Bu mutabakat, 911 kilometrelik sınırımızda, başka güçlere ya da uzaklardan gelen devletlere tabi hale geldiğimizin açık bir ifadesidir.

Mutabakat kapsamındaki bölgeler için ABD ile,

Fırat’ın doğusundaki diğer alan için de Rusya’yla müzakere etmek zorundayız.

Sınırımızdan 30 km derinliğin ötesinde yaşanabilecek gelişmelerin ise, ilave zorluklar yaratacağı muhakkaktır.

Ayrıca, büyük sorun haline gelen Türkiye’deki sığınmacıların geri dönüş projesi ve planlar da, iktidarın öngördüğü şekilde işlemeyebilir. Bunun da altını çiziyoruz.

İYİ Parti olarak;

Şimdi, Erdoğan-Putin görüşmesinin sonuçlarını bekleyeceğiz.

Ancak o zaman daha sağlıklı bir tahlil yapmak mümkün olabilecektir.

İktidarı, daha önce düştükleri bir yanlışa karşı bir kez daha uyarmak isteriz.

ABD ve Rusya’yla yürütülen müzakerelerin, dolaylı da olsa, “terör örgütüyle görüşme” şeklinde değerlendirilmesine yol açacak adımlardan uzak durulması gerekmektedir.

Bu noktada hiçbir telkin ya da baskıya boyun eğilmemeli, devlet ciddiyet ve ilkeleri asla unutulmamalıdır.

Harekatın başındaki hedeflerden geriye düşülmemesi, bir ve bütün olarak devletinin arkasında duran milletimizin, haklı beklentisidir.

Hükümetin yürüttüğü politikalardan ve özellikle mutabakat metninden kaynaklı kaygılarımızı bir kenarda tutarak, gelişmelerin takipçisi olacağız.

Tarihe şu notu düşmek isteriz ki;

“Güvenli bölge” esasen Suriye’nin tamamıdır”.

Bölgesel istikrarın temel şartı, Suriye’nin toprak bütünlüğü ve siyasal bütünlüğüdür.

Bunu sağlamak için gereğini yapmak durumundayız.

MEKTUBA HAMASETLE DEĞİL, HAKKIYLA CEVAP VERİN!

ABD Başkanı’nın aşağılayıcı mektubunu ve bu mahiyetteki diğer ifadelerini asla kabul edilebilir bulmuyoruz.

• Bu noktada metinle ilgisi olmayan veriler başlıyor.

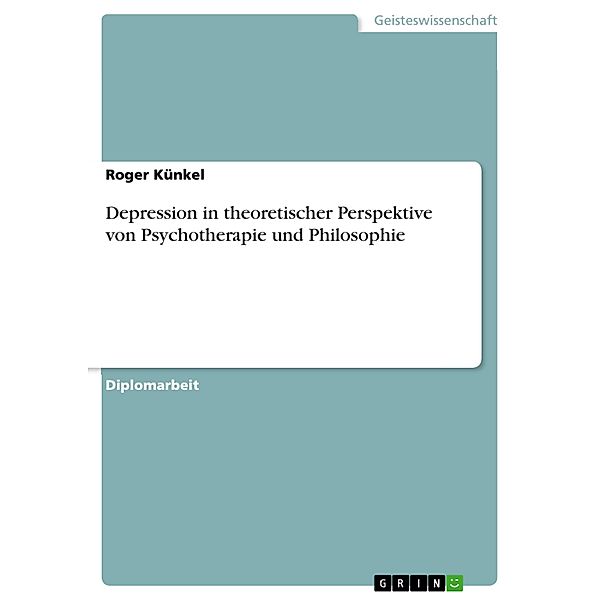 Geisteswissenschaft

Roger Künkel

Depression in theoretischer Perspektive von Psychotherapie und Philosophie

Diplomarbeit

GRIN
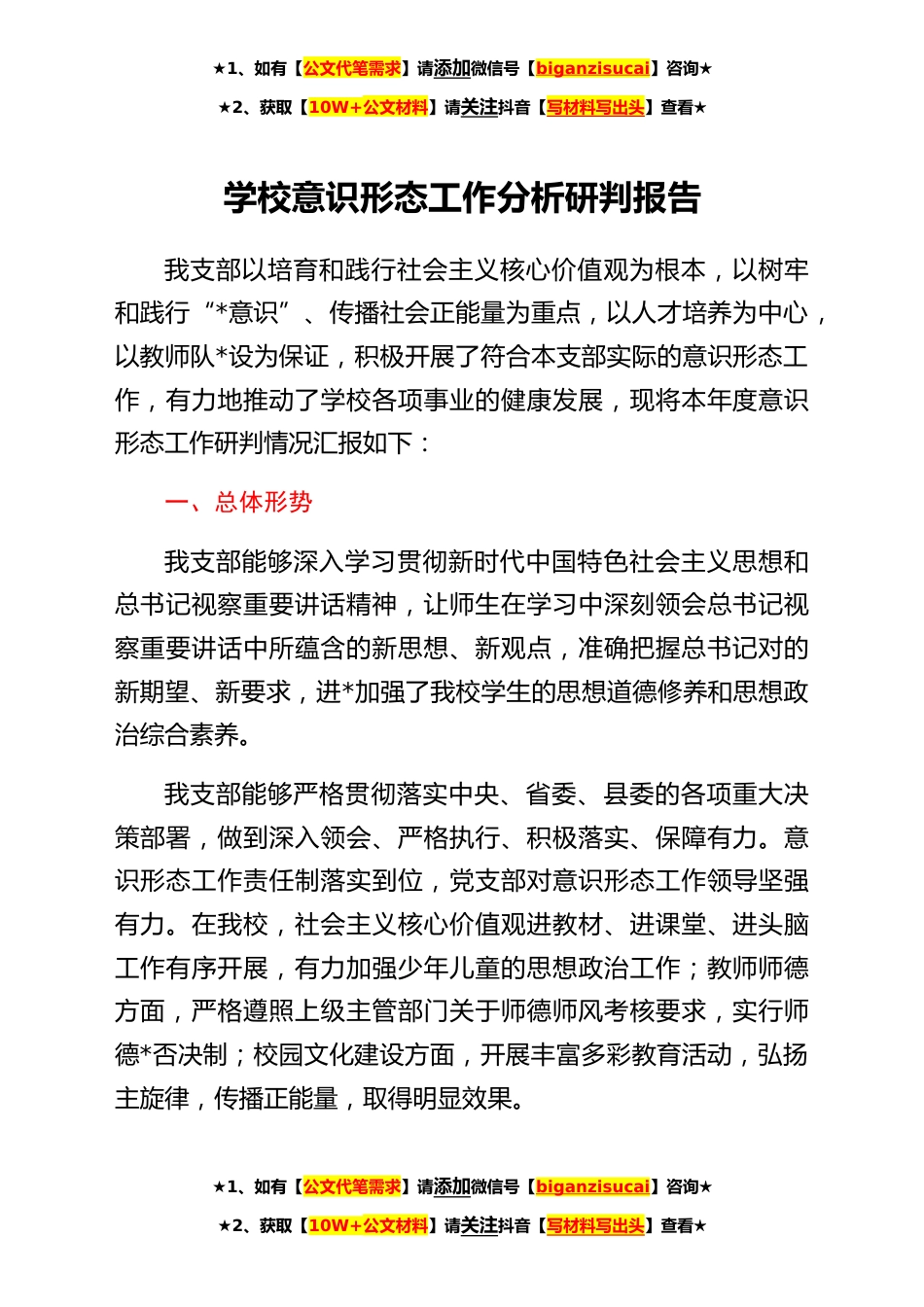 ★1、如有【公文代笔需求】请添加微信号【biganzisucai】咨询★

★2、获取【10W+公文材料】请关注抖音【写材料写出头】查看★

学校意识形态工作分析研判报告

我支部以培育和践行社会主义核心价值观为根本，以树牢和践行“*意识”、传播社会正能量为重点，以人才培养为中心，以教师队*设为保证，积极开展了符合本支部实际的意识形态工作，有力地推动了学校各项事业的健康发展，现将本年度意识形态工作研判情况汇报如下：

一、总体形势

我支部能够深入学习贯彻新时代中国特色社会主义思想和总书记视察重要讲话精神，让师生在学习中深刻领会总书记视察重要讲话中所蕴含的新思想、新观点，准确把握总书记对的新期望、新要求，进*加强了我校学生的思想道德修养和思想政治综合素养。

我支部能够严格贯彻落实中央、省委、县委的各项重大决策部署，做到深入领会、严格执行、积极落实、保障有力。意识形态工作责任制落实到位，党支部对意识形态工作领导坚强有力。在我校，社会主义核心价值观进教材、进课堂、进头脑工作有序开展，有力加强少年儿童的思想政治工作；教师师德方面，严格遵照上级主管部门关于师德师风考核要求，实行师德*否决制；校园文化建设方面，开展丰富多彩教育活动，弘扬主旋律，传播正能量，取得明显效果。

★1、如有【公文代笔需求】请添加微信号【biganzisucai】咨询★

★2、获取【10W+公文材料】请关注抖音【写材料写出头】查看★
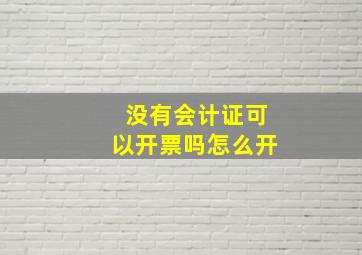 没有会计证可以开票吗怎么开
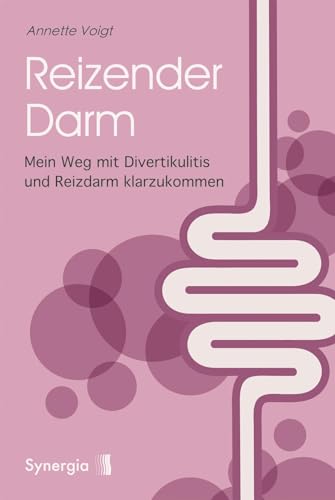 Annette Voigt

Reizender Darm

Mein Weg mit Divertikulitis und Reizdarm klarzukommen

Synergia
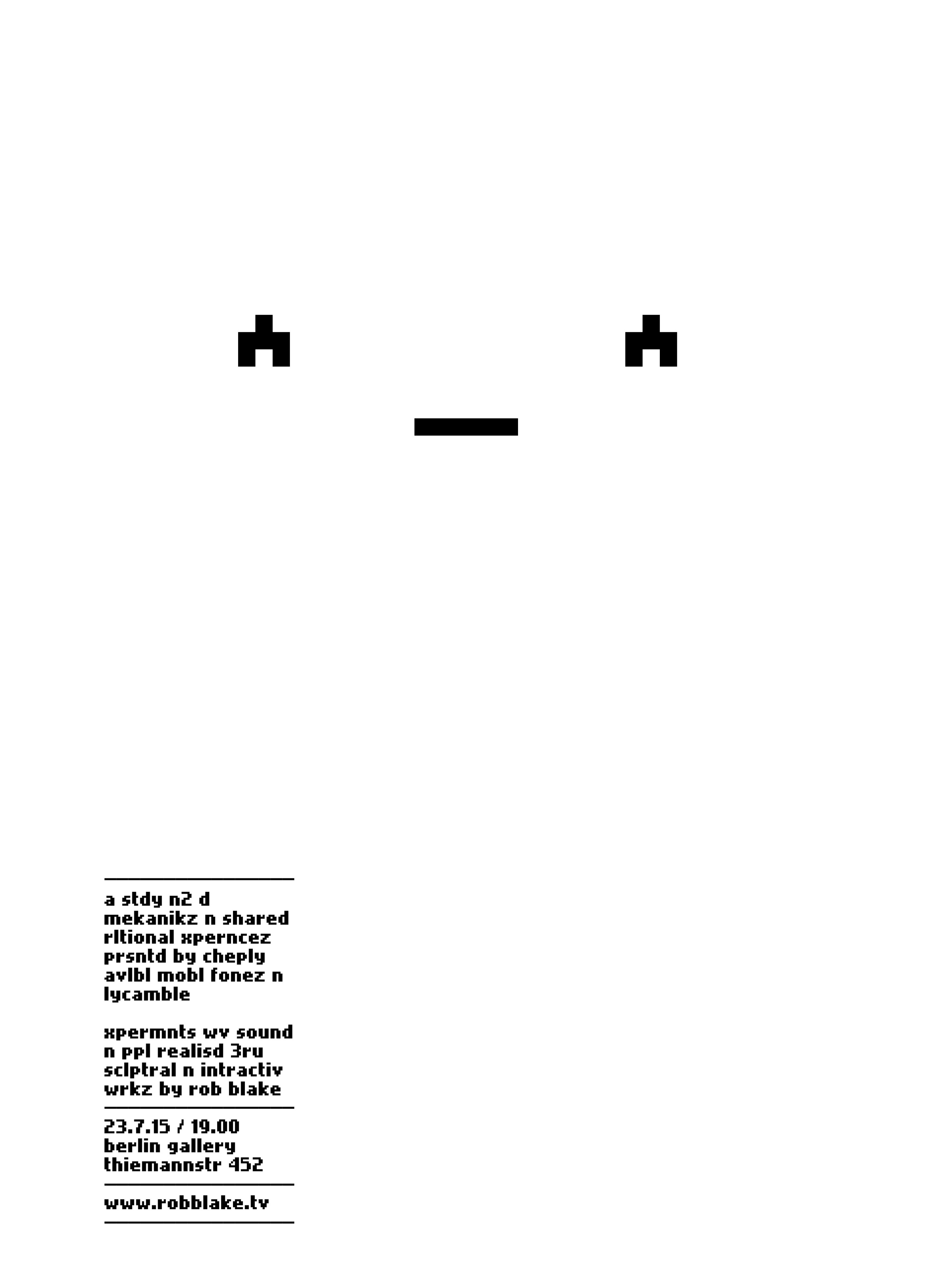 a stdy n2 d mekanikz n shared rltional xperncez prsntd by cheply avlbl mobl fonez n lycamble

xpermnts wv sound n ppl realisd 3ru sclptral n intractiv wrkz by rob blake

23.7.15 / 19.00
berlin gallery
thiemannstr 452

www.robblake.tv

Sayın Erdoğan’ın bunları, geçiştirmeden ve geciktirmeden, Türkiye’nin onuruna ve büyüklüğüne yakışır tarzda cevaplamasını bekliyoruz.

Sayın Cumhurbaşkanı’nın aksine;

Türk Devleti ve Türk Milleti’nin onuruna yönelmiş seviyesiz üsluba, hak ettiği cevabın verilmesini “Önceliğimiz” olarak görüyoruz.

Aksi halde bu, Türkiye’ye karşı yanıtlanamayan bir hakaret olarak, tarihin kayıtlarına geçecektir.

Türkiye büyük bir ülkedir, Türk milleti kadim bir millettir.

İYİ Parti, iktidarın bu gerçek ışığında adımlar atmasını beklemekte, ve gelişmeleri yakınen takip etmektedir."